Aun así, es probable que de igual lo que haga en la comodidad de la antesala y del prejuicio. Es poco probable tener una conjetura de lo que vaya a ocurrir o deje de hacer en destino. Me acondiciono desde la premonición de cómo serán estos tres meses y es como asomarme ante el abismo.

Este aturdimiento me intimida y me emociona. Tengo seis años fuera de esas fronteras que te obligan a agitarte.

A resolver al ritmo de los chasquidos que alguien más hace con los dedos porque está apurado.

A cruzar de acera cuando escuchas el sonido que emite el motor de una moto y te pone la piel de gallina.

A responder inteligentemente un chalequeo porque si no te agarran de sopita.

A caminar de prisa en aceras llenas de buhoneros.

A decidir rápido qué empanada quieres porque si no se acaban.

A rápidamente cambiarte de canal sin poner luz de cruce antes de que te lo impidan.

Me intimida la falta de carácter que se pierde cuando la comodidad te aleja de esta forma de vivir la vida, que a veces extraño y a veces repudio. Me intimida también, pensar a mi lugar de origen desde esta impresión. Desde este juicio de valor. Desde este desdén. Desde este imaginario propio, un poco lejano y cristalizado de un pasado que muy seguramente ya no es así.

Porque finalmente me intimida, tener la garantía de encontrarme un lugar ajeno al que dejé hace seis años, para adaptarme y llegar a un universo que habrá cambiado para cuando deba irme.

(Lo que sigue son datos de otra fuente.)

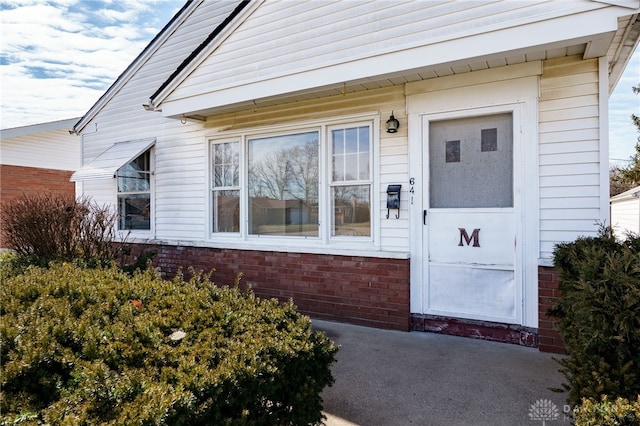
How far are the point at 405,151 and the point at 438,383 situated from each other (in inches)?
107

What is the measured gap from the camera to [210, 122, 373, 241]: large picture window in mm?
5320

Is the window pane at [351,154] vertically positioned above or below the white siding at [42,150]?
below

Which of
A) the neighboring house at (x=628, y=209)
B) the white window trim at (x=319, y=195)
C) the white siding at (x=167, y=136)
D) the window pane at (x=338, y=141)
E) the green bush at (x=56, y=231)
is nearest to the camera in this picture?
the white window trim at (x=319, y=195)

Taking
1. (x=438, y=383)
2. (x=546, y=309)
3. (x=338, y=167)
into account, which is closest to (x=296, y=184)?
(x=338, y=167)

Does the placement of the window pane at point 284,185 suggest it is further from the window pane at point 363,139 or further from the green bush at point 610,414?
the green bush at point 610,414

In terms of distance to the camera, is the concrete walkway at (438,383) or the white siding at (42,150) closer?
the concrete walkway at (438,383)

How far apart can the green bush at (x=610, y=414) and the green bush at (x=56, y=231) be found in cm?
630

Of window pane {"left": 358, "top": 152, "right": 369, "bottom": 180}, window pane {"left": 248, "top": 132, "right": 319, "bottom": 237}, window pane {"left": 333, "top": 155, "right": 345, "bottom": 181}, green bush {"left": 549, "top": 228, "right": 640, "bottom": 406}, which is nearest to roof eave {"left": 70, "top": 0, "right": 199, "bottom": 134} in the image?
window pane {"left": 248, "top": 132, "right": 319, "bottom": 237}

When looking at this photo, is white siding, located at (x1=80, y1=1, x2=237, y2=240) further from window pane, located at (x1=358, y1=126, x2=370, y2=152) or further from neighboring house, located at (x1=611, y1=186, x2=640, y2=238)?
neighboring house, located at (x1=611, y1=186, x2=640, y2=238)

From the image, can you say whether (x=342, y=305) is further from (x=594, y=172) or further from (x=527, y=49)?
(x=527, y=49)

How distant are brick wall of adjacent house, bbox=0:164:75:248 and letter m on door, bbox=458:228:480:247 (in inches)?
538

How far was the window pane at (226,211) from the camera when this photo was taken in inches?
254

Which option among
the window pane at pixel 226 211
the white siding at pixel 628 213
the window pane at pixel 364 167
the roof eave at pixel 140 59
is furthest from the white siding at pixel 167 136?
the white siding at pixel 628 213

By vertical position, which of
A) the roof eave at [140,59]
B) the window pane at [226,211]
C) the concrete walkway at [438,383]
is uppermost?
the roof eave at [140,59]
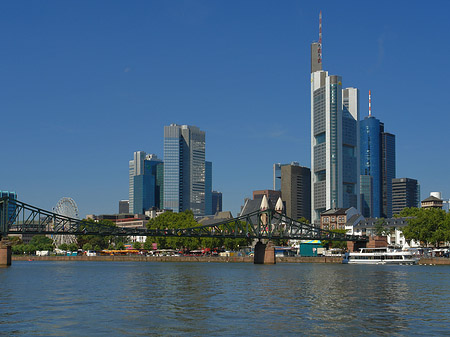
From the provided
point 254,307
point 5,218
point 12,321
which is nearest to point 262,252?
point 5,218

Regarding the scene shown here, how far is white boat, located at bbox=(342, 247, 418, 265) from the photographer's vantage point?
148m

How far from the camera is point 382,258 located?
152 meters

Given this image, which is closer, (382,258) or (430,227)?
(382,258)

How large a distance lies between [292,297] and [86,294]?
1828cm

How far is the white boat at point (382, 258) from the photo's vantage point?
5842 inches

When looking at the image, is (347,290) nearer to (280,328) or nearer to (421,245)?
(280,328)

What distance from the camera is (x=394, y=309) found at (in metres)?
46.2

Supongo que esa es la única seguridad con la que cuento. Me veré inmerso en la paradoja del cambio de un sitio que románticamente he pensado como mi origen, donde crecí y me formé, pero que ya no será lo mismo. Empezando porque mi familia nuclear ya no vive allí. Continuando porque me he hecho a otro sitio ¿o no? Y finalizando porque el cambio no sólo será perceptible en el país y sus lugares, sino en mí.